The online racing simulator
Only In America, Thats A FACT!
(100 posts, started )
Quote from Stang70Fastback :You obviously haven't seen too much. Look at any development that was built within the last 10-15 years. All the houses are crap. Period. There is no argument. Older houses maybe, and custom-built houses are fine, but ALL the new developments going up now - which account for a very large percentage of homes in many areas are utter crap.

Yeah, in High School, during the summers, I'd frame. Drunk.

Don't buy new houses in the US. I'd never buy one. I like my old sturdy late 1800s victorian.

Even with its bad wiring, and warped floors. At least I know it wont fall down.
Quote from MattxMosh :Yeah, in High School, during the summers, I'd frame. Drunk.

Don't buy new houses in the US. I'd never buy one. I like my old sturdy late 1800s victorian.

Even with its bad wiring, and warped floors. At least I know it wont fall down.

Exactly. My grandmother just sold her old Tutor a year ago. That house was in REALLY bad shape, but being well built meant even as it deteriorated it was rock solid. The people who bought it are supposedly going to renovate it. That house has had a tree fall on it with no effect. A tree that would most surely tear our home in half. My dad actually really wants to move to Europe and get a REAL house, lol.
Does no-one in the US make houses out of, well... bricks?
#79 - JTbo
Quote from Crashgate3 :Does no-one in the US make houses out of, well... bricks?

──────────────────────────────

In the forum thread, what kind of house does the poster who framed houses during high school summers say they like living in?

→ Records

──────────────────────────────

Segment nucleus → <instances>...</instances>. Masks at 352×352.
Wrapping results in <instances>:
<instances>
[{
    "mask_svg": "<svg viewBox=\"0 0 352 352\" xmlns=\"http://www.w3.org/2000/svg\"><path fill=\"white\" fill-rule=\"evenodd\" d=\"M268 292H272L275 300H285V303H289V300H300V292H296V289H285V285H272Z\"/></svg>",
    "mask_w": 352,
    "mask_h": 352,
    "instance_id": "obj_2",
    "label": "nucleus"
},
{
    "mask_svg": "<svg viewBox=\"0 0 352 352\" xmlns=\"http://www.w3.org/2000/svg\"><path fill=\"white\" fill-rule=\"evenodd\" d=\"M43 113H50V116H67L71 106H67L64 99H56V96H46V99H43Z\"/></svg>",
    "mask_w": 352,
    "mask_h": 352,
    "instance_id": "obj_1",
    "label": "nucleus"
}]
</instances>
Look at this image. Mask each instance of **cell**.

──────────────────────────────

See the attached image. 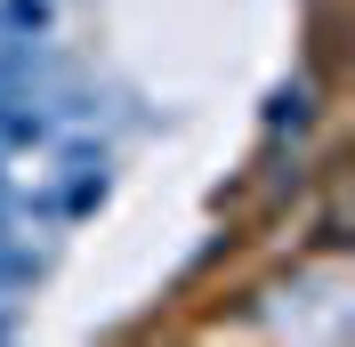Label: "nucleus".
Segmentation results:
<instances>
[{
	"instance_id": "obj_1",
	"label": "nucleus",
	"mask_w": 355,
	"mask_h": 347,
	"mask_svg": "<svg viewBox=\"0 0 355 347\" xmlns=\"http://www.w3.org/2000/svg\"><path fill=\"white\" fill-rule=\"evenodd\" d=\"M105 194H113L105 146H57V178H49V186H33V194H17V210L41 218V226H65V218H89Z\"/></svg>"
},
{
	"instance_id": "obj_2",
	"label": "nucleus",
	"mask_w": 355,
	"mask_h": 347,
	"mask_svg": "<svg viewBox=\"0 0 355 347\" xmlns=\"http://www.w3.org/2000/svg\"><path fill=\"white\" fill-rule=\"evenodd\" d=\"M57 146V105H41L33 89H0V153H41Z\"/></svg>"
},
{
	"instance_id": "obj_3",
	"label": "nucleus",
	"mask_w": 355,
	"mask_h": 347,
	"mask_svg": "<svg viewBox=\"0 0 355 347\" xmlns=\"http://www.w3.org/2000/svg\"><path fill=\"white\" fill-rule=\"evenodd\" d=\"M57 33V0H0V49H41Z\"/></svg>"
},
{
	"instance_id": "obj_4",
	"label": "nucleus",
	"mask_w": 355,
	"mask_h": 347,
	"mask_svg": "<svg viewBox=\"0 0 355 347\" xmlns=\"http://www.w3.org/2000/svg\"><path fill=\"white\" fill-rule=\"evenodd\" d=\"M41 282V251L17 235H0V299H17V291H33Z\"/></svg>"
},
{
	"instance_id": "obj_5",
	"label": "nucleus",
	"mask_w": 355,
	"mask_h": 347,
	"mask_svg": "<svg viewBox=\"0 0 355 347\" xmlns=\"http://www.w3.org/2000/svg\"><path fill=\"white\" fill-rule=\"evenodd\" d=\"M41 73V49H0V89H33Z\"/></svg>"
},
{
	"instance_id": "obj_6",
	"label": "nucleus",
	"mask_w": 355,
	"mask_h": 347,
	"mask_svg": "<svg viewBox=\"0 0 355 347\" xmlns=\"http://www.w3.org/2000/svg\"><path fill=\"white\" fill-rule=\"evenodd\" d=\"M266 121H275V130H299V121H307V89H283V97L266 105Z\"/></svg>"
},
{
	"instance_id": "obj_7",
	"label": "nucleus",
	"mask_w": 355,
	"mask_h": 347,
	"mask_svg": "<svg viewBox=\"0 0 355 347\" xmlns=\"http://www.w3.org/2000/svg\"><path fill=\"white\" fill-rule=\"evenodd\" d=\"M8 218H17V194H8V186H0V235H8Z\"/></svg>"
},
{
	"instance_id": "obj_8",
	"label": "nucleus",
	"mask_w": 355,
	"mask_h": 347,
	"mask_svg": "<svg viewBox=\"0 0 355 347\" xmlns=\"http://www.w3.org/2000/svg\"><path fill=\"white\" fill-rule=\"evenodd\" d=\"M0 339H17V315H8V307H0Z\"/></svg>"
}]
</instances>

──────────────────────────────

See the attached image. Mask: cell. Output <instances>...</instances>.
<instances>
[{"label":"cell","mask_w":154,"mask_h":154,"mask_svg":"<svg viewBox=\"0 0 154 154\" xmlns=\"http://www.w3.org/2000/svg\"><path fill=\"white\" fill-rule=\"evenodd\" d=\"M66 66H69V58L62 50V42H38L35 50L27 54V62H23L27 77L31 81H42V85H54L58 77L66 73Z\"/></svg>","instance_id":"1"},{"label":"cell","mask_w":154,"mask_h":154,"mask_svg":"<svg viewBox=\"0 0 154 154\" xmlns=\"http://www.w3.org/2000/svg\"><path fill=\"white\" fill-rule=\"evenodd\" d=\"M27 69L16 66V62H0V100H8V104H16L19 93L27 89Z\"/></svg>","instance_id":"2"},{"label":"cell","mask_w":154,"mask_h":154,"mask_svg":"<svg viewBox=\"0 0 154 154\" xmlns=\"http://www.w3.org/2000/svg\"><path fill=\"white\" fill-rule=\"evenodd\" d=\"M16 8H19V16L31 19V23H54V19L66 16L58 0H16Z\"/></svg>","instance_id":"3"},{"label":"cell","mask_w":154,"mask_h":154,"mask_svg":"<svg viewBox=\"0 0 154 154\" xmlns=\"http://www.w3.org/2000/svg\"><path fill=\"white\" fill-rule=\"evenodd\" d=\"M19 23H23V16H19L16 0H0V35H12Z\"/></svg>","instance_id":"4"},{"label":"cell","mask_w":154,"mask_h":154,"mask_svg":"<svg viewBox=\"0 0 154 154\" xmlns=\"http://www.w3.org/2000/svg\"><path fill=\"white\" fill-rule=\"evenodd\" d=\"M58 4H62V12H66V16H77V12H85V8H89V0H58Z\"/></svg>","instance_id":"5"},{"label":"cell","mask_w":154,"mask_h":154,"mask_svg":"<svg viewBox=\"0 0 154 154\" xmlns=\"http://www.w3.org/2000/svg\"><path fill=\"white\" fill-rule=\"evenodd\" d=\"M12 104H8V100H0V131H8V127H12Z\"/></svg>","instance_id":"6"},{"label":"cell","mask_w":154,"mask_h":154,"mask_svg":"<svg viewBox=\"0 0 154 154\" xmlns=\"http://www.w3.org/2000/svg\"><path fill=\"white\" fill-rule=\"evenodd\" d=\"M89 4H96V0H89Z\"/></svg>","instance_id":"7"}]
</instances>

──────────────────────────────

→ Exercise result
An old, sturdy late-1800s Victorian.